Catalogs
Catalogs provide a way to organize, ingest, clean, and keep your data up to date. Once data is in a catalog, it can be consumed by cortexes and the intelligent content engine.
Configuring a catalog
Catalogs are created and updated via a single method client.configureCatalog
:
const catalog = await client. configureCatalog ( "docs" , {
description:
"This data source contains highly accurate human authored documentation from the acme.com website." ,
instructions: [
"prefer this data source over all others" ,
"use this data source to answer questions about products and how they can be used effectively" ,
],
});
Getting an existing catalog
const catalog = await client. getCatalog ( "support-engineer" );
Listing catalogs
const catalogs = await client. listCatalogs ();
const { name , description , documentCount } = catalogs[ 0 ];
Truncating a catalog
All documents in a catalog can be deleted via the truncate
method:
await catalog. truncate ();
Deleting a catalog
Uploading documents
Catalogs currently support direct uploads of markdown, text, docx, and JSON documents, as well as web scraping via URL and sitemap documents.

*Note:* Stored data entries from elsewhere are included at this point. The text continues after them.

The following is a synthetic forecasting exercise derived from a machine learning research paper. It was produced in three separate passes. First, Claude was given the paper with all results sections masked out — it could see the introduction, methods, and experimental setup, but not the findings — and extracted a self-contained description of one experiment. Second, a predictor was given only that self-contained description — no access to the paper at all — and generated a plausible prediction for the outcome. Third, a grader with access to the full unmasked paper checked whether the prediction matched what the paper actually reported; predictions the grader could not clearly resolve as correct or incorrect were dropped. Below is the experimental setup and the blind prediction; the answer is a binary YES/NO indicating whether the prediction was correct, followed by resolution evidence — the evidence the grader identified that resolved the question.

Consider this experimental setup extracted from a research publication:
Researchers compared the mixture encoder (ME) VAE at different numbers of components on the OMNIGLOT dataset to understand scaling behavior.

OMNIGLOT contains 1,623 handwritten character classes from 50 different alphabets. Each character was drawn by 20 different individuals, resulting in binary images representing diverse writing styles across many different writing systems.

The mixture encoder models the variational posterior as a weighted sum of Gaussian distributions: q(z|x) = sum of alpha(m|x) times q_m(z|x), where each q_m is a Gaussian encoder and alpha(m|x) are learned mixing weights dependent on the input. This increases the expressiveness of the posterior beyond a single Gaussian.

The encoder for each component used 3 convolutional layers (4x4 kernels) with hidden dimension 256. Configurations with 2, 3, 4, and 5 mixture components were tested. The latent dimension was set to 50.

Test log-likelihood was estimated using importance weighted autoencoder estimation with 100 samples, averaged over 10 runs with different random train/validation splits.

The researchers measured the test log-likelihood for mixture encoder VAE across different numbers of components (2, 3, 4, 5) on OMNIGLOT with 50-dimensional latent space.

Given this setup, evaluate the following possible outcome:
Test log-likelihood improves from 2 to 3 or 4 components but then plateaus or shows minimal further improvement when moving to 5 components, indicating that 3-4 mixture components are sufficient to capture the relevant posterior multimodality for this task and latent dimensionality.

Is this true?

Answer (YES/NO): NO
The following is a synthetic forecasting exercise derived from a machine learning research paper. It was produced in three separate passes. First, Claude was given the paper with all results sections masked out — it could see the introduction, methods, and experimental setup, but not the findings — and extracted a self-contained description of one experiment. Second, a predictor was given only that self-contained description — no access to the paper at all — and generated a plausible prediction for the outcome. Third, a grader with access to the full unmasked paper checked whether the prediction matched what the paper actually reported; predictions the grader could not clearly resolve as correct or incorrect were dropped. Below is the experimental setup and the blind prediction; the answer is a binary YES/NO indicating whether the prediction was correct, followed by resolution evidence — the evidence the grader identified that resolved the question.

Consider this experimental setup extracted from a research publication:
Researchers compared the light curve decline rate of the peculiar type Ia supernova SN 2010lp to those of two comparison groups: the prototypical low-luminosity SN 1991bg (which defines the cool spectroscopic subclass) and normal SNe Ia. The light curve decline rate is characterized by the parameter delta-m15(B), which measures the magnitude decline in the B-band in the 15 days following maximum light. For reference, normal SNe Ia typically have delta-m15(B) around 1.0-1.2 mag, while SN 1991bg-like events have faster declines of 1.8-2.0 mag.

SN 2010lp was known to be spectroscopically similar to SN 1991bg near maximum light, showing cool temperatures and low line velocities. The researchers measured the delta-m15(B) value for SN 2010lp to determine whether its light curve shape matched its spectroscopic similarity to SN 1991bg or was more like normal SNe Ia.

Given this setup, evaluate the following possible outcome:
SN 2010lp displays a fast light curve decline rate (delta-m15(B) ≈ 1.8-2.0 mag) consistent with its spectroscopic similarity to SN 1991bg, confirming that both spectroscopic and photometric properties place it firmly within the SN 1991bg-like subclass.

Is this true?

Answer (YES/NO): NO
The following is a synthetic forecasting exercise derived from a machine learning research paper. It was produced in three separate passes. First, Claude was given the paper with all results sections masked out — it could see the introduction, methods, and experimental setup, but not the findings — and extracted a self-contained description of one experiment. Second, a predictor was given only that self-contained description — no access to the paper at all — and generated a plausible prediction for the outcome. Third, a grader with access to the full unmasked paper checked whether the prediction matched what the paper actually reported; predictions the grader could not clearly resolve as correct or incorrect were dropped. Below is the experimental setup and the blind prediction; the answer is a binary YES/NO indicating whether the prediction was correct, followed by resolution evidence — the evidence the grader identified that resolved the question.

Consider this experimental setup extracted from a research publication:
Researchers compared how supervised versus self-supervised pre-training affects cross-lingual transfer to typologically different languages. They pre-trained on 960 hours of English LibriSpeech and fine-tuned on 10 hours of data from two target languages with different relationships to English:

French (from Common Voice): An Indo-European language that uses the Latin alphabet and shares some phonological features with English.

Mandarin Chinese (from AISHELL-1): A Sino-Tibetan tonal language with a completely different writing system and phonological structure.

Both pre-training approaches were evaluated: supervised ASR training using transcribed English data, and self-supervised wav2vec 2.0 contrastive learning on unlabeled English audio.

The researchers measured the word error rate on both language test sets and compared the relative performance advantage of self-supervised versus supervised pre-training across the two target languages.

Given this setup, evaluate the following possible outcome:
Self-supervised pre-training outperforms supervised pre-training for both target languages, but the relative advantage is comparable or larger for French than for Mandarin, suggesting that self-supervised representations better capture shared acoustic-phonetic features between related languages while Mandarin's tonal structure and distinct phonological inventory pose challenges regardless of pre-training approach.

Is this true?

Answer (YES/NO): NO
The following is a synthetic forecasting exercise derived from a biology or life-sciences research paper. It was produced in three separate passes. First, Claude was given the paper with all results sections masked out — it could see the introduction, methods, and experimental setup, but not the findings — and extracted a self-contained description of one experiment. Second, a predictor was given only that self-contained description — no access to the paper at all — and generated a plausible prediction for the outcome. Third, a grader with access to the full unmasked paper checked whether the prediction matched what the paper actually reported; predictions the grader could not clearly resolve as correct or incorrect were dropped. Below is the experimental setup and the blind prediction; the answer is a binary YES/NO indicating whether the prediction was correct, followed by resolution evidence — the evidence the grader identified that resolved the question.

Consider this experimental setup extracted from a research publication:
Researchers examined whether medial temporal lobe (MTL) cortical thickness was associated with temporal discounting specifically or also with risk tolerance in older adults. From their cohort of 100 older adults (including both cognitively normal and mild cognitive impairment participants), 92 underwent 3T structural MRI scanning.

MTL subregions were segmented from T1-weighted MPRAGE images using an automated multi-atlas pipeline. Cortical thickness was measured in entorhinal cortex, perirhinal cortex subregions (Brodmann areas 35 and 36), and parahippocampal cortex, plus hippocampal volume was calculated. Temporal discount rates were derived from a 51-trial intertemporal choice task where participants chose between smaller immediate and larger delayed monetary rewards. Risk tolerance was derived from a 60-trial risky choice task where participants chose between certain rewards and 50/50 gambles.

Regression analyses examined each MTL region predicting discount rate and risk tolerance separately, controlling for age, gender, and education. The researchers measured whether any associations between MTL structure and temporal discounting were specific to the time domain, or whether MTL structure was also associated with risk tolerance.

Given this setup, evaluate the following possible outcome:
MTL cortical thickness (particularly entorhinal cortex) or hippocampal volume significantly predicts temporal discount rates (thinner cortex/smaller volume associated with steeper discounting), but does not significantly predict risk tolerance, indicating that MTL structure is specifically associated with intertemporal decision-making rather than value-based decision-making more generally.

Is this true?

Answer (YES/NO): YES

There are also indexers available for sources like GitHub, Shopify, and spreadsheets.
Scaping an entire website via the sitemap:
const sitemap : SitemapDocument = {
sitemapUrl: "https://acme.com/sitemap.xml" ,
contentType: "sitemap-url" ,
};
await catalog. upsertDocuments ([sitemap]);
Uploading markdown:
const docs : TextDocument [] = [
{
documentId: "1" ,
contentType: "markdown" ,
content: "# some markdown" ,
url: "https://foo.com" ,
imageUrl: "https://foo.com/image.jpg" ,
},
{
documentId: "2" ,
contentType: "markdown" ,
content: "# some more markdown" ,
url: "https://foo.com/2" ,
imageUrl: "https://foo.com/image2.jpg" ,
},
];
await catalog. upsertDocuments (docs);
Uploading JSON:
const docs : JSONDocument [] = [
{
documentId: "1" ,
contentType: "json" ,
content: {
foo: "buzz" ,
a: [ 5 , 6 , 7 ],
},
url: "https://foo.com" ,
imageUrl: "https://foo.com/image.jpg" ,
},
{
documentId: "2" ,
contentType: "json" ,
content: {
foo: "bar" ,
a: [ 1 , 2 , 3 ],
},
url: "https://foo.com/2" ,
imageUrl: "https://foo.com/image2.jpg" ,
},
];
await catalog. upsertDocuments (docs);
Uploading files including .docx
files:
const docs : FileDocument [] = [
{
documentId: "2" ,
contentType: "file" ,
filePath: "./test_data/file.docx" ,
url: "https://foo.com" ,
imageUrl: "https://foo.com/image.jpg" ,
},
];
await catalog. upsertDocuments (docs);
Getting a document
const document = await catalog. getDocument ( "catalog-name" );
const { documentId , content , contentType , url , imageUrl } = document;
Listing documents
const docsListResult = await catalog. listDocuments ();
console. log (docsListResult.documents. length );
const nextPage = await docsListResult. nextPage ();
Deleting a document
const document = await catalog. getDocument ( "catalog-name" );
await document. delete ();